Last June I wrote on P&G’s work with Delahaye in marketing mix modeling (Original Post). There have been a lot of interesting comments (see comments), and I wanted to take a moment to answer a few questions posed by ph hanky in his/her January 10 comment. Here is the comment:
ph hanky – January 10, 2007[Edit]
who does P&G’s MMM work anyway? Delahaye isn’t a modeling agency.
The problem with companies like P&G and Delahaye making sweeping statements like this is that there is no one to audit or verify the findings. Anytime you have someone doing a regression analysis like MMM, you have to question if the regression analysis was done with the right vigor and make sure enough factors were factored in the analysis.
P&G has been making lots and lots of money and AG Laffley has been talking about their MMM and how they are cutting back on TV in favor of other vehicles. I don’t doubt P&G pulls off some world-class MMM, but I don’t know if they promote stuff like this to put the screws on their ad agencies and TV advertising rates.
If they spent half of what they spend on TV on PR, then they would saturate the airwaves, the web, and print with PR. They don’t address diminishing returns on PR. I would assume you reach saturation point with PR long before you reach saturation on Tide commercials.
First, the easy question. The company that worked with Delahaye to develop the model is a firm called Communications Consulting Worldwide (www.ccworldwide.com).
Regarding the audit or verification of findings, my personal view is this is not the right way to think about modeling. A properly built model should yield a highly correlated approximation of the relationship between public relations results and downstream outcomes, usually sales. There are certainly some issues that the modeling company may find uncomfortable – co-dependence of variables and reverse correlation to name two. So while there may be a little leap-of-faith with the model, the rigor is generally much greater than is normally applied with simple media content analysis – and the leap of faith to ROI is much shorter.
The other issue ph hanky raises is diminishing returns on high levels of PR investment. In my experience we should be so lucky. I have never seen a completed model that demonstrated PR investments were on the diminishing returns side of the curve. On the contrary, every model that I have seen suggests PR investments are well below diminishing returns.
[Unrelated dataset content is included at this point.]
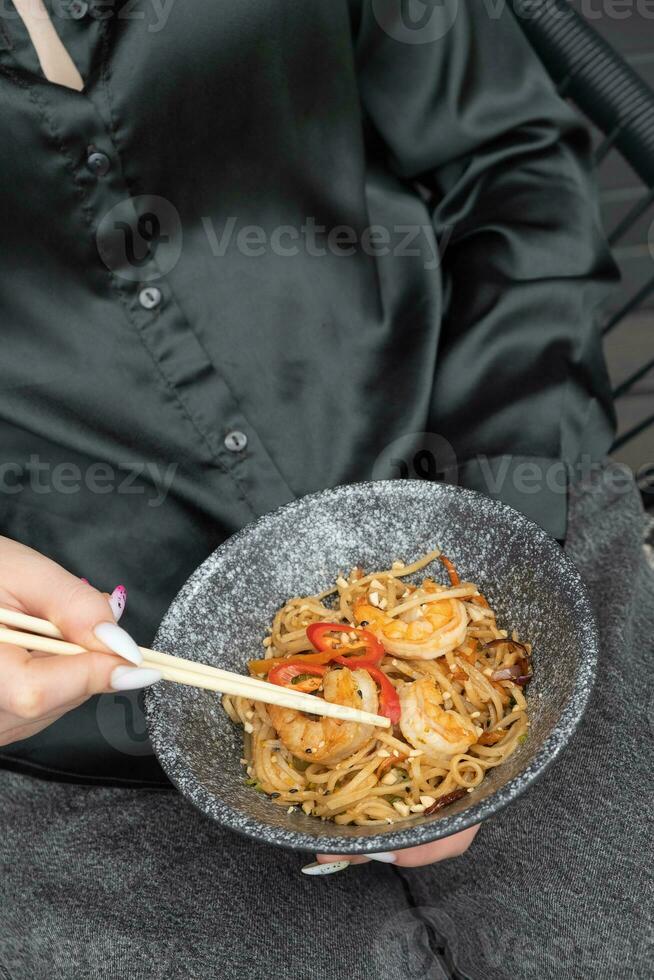 udon noedels met garnaal en gebakken groenten in een kom in vrouw handen met eetstokjes foto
If a company is spending $60 million in advertising and say $1 million in PR (actual numbers from a former client), then the issue of diminishing returns on PR is not applicable. Moving just $1 million from advertising to PR would show nice leverage in ROI. I would love to be in a situation where I had to go to a client and recommend we reduce PR spend because we have reached diminishing returns, although I not holding my breath on this one.